Selected extract:
^^^^

# Should I replace bindings based on age alone?



## one_happy_hippy (Nov 28, 2016)

Hi all, 

I have a pair of Burton Missions bought way back when in Dec 2000 so coming up to 16 years old. Which in itself is somewhat depressing! 

The board has been updated but I'm still using the bindings, they have had various straps and ratchets changed, and been upgrade to toecap straps etc over the years. Probably only done a dozen or so weeks on the snow in that time so I doubt they have degraded from use. 

I am however wondering if there is any risk of age related material fatigue? 

I really want a set of Bent Metal Transfers or the Asymbol Unions however cant justify really buying another set as much as I want them unless there is a significant risk of imminent binding failure related death.

Im assuming, however, that as they are likely constructed from some knd of nylon based composite that they are unlikely to age fatigue. 

Cheers in advance


----------



## Deacon (Mar 2, 2013)

^^^^

Material provided:

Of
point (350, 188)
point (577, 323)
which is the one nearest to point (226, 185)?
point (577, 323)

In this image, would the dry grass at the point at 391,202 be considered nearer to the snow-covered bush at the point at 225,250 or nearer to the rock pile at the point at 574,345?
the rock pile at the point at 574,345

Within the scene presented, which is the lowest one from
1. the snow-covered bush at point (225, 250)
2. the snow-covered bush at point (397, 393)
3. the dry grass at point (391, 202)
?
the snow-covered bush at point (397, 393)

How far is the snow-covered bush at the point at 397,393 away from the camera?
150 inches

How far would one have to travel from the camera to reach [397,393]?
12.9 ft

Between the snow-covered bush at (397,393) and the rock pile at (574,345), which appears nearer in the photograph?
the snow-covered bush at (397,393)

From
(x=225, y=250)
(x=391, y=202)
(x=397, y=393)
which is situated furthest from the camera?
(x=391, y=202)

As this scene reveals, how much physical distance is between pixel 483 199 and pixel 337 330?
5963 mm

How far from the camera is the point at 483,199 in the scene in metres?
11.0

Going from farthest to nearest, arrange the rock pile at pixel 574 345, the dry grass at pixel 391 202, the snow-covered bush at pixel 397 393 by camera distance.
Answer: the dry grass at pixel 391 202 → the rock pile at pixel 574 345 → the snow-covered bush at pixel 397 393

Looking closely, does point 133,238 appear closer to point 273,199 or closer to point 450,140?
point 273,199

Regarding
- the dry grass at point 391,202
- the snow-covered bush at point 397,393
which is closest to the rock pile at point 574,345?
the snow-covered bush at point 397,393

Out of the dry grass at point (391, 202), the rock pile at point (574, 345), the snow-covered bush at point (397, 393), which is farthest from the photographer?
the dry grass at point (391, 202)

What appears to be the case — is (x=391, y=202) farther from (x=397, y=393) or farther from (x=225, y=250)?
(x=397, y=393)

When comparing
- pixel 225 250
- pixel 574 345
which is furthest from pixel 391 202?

^^^^

Complete the following:
1 - According to the forum post about aging bindings, when were the Burton Missions bought?
2 - For each statement, decide whether it agrees with the forum post about aging bindings. Answer yes or no and quote the deciding words. (a) The board used with the bindings has been updated. (b) The poster thinks heavy use has worn the bindings down. (c) The poster assumes the bindings are made of metal.
Use only the forum post to answer, and leave the records out of it.

Solution set:
1 - In December 2000.

2 -
(a) Yes: "The board has been updated but I'm still using the bindings"
(b) No: "I doubt they have degraded from use"
(c) No: "nylon based composite"